=== Given entries ===
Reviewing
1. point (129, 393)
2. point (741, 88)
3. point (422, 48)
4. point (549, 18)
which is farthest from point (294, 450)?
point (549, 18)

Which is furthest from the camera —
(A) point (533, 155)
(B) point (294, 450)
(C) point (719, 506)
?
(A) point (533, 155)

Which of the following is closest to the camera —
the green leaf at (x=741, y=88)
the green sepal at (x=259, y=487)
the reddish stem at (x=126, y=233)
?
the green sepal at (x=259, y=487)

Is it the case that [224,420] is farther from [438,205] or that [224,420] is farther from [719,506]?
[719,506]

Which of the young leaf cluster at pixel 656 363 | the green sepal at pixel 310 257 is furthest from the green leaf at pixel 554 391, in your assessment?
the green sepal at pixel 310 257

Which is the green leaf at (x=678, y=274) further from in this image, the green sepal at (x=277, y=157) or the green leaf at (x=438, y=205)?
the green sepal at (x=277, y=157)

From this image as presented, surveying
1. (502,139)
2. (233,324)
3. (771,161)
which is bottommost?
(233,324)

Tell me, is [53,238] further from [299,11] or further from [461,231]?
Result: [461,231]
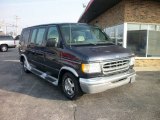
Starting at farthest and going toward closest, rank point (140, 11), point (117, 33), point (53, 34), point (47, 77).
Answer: point (117, 33) < point (140, 11) < point (47, 77) < point (53, 34)

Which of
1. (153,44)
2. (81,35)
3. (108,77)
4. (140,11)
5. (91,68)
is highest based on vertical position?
(140,11)

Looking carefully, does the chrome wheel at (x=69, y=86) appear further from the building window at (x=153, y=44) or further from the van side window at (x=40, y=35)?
the building window at (x=153, y=44)

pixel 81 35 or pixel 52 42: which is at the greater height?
pixel 81 35

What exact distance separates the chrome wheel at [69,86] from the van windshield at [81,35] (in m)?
1.05

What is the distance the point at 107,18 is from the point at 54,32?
804 cm

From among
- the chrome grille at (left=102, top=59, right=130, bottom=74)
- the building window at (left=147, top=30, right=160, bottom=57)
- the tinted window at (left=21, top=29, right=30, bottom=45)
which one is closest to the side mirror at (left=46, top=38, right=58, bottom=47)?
the chrome grille at (left=102, top=59, right=130, bottom=74)

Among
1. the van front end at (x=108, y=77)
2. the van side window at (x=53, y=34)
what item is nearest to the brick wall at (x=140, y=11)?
the van side window at (x=53, y=34)

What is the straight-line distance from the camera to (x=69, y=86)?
5.64 meters

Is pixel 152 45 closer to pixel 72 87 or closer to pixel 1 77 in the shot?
pixel 72 87

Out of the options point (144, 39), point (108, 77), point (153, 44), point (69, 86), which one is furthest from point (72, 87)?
point (153, 44)

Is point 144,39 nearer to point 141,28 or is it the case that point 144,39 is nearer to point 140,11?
point 141,28

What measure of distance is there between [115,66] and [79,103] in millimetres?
1361

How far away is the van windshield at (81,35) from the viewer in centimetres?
577

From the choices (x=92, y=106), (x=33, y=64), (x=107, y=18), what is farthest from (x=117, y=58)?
(x=107, y=18)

=== Exercise requirements ===
Beginning at the line that holds "pixel 81 35 or", write out word for word each line through the end of the records.

=== Answer for the task ===
pixel 81 35 or pixel 52 42: which is at the greater height?
pixel 81 35

What exact distance separates the chrome wheel at [69,86] from the van windshield at [81,35] (in m)?
1.05

What is the distance the point at 107,18 is from the point at 54,32?
804 cm

From among
- the chrome grille at (left=102, top=59, right=130, bottom=74)
- the building window at (left=147, top=30, right=160, bottom=57)
- the tinted window at (left=21, top=29, right=30, bottom=45)
which one is closest to the side mirror at (left=46, top=38, right=58, bottom=47)?
the chrome grille at (left=102, top=59, right=130, bottom=74)

Among
1. the van front end at (x=108, y=77)
2. the van side window at (x=53, y=34)
what item is nearest to the brick wall at (x=140, y=11)?
the van side window at (x=53, y=34)

What is the straight-line distance from the camera to (x=69, y=86)?
5.64 meters

Is pixel 152 45 closer to pixel 72 87 or closer to pixel 1 77 in the shot?
pixel 72 87

Out of the options point (144, 39), point (108, 77), point (153, 44), point (69, 86), which one is furthest from point (72, 87)?
point (153, 44)

Is point 144,39 nearer to point 141,28 or is it the case that point 144,39 is nearer to point 140,11?
point 141,28

What measure of distance is there between [115,66] and [79,103] in millimetres?
1361

How far away is the van windshield at (81,35) from the viewer in centimetres?
577

From the choices (x=92, y=106), (x=33, y=64), (x=107, y=18), what is farthest from (x=117, y=58)?
(x=107, y=18)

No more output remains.